The Court must also be guided by the factors set forth in Bowden v. Caldor, Inc. , 350 Md. 4, 710 A.2d 267 (1998). The Court must make sure that the award of punitive damages is not disproportionate to the gravity of the defendant's wrong or the defendant's ability to pay; the Court should look to the deterrence value of such a sanction; fines assessed under the state civil and criminal codes and the legislative policies such fines represent; as well as comparisons with other punitive damages awards in the jurisdiction. In doing so I observed that in Nails v. S & R, Inc ., the Court upheld a punitive damage award in the amount of $100, 000.00 each for two Plaintiffs based upon two separate acts of fraud.

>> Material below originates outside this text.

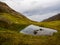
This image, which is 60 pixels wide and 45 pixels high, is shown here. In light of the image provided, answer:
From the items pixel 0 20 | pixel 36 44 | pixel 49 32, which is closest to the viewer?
pixel 36 44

The compensatory damage awards recommended here are sizable. I find Defendant Preciado's conduct more reprehensible than that of her co-defendant Dorita Down. Given all of the factors set forth above, I recommend a punitive damage award in the amount of $50, 000.00.

II. Conclusion

In sum, I recommend that damages be awarded to Plaintiffs Roger and LourdesVales in the amount of $490, 516.97 for Plaintiffs' claims with respect to Count III - Fraud, Count IV - Intentional Misrepresentation, and Count VI - Breach of Fiduciary Duty, with post-judgment interest from November 10, 2011. I recommend that any award under Count V - Unjust Enrichment, be merged with the awards for Counts III, IV, and VI. I also recommend an award of punitive damages under Counts III and IV in the amount of $50, 000.00, along with the costs of this action.